5. The method according to spoke 4, characterized in that the scanning signal (AI, A2) is delayed relative to the clock signal (T) by a einsteUbare period.

6. The method according to any one of the preceding claims, characterized in that the intermediate frequency signal (ZF1) for generating the processed intermediate frequency signal (ZF2) subjected to a low-pass or bandpass filtering and then limited in particular in the amplitude and preferably converted into a square wave signal.
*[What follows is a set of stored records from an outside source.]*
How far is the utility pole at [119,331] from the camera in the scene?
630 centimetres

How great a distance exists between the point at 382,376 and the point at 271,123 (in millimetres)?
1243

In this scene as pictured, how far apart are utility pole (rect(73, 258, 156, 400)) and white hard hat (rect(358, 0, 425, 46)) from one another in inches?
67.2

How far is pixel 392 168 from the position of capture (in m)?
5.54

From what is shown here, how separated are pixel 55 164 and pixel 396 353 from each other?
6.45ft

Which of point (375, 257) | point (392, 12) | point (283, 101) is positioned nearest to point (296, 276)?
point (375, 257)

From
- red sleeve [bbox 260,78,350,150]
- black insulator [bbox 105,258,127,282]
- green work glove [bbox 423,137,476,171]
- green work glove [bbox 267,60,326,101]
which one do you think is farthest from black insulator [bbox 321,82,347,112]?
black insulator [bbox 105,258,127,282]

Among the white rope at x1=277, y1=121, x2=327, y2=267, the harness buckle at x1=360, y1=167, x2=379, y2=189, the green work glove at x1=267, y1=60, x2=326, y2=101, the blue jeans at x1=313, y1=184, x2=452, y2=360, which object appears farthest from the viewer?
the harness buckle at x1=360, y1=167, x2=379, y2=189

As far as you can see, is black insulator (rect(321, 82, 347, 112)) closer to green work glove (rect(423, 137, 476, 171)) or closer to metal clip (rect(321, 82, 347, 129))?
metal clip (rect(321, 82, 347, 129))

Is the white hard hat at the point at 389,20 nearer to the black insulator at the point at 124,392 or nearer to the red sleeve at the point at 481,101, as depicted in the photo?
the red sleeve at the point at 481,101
7. Device for demodulation of an up-modulated data signal (D) comprising an input signal (El) comprising at least one mixer (12) for mixing the input signal (El) with a at a comparison input (20a) of the mixer (12) pending comparison signal (V ) to an intermediate frequency signal (ZF1), a signal conditioning unit (13) connected to the mixer (12) for generating a processed intermediate frequency signal (ZF2) from the intermediate frequency signal (ZF1), a contrast unit (6) connected to the signal conditioning unit (13) 30) for recovering the data signal (D) from the conditioned intermediate frequency signal (ZF2), a clock generator (16) supplying the control unit (6; 30) with a clock signal (T), characterized in that a connection (18, 18a; 32) between the comparison input (20a) and the clock generator (16) and the comparison signal (V) is derived from the clock signal (T).

8. Device according to spoke 7, characterized in that the connection between the comparison input (20 a) and the clock generator (16) as an external connecting line (32) is formed.

9. Device according to spoke 7, characterized in that the connection (18) between the comparison input (20 a) and the clock generator (16) at least partially through the control unit (6).

10. Device according to one of claims 7 to 9, characterized in that the control unit (6, 30) has a scanning input (14), by means of which the control unit (6, 30) is connected to the signal-conditioning unit (13), and the recovery of the data signal (D) by means of a scan takes place.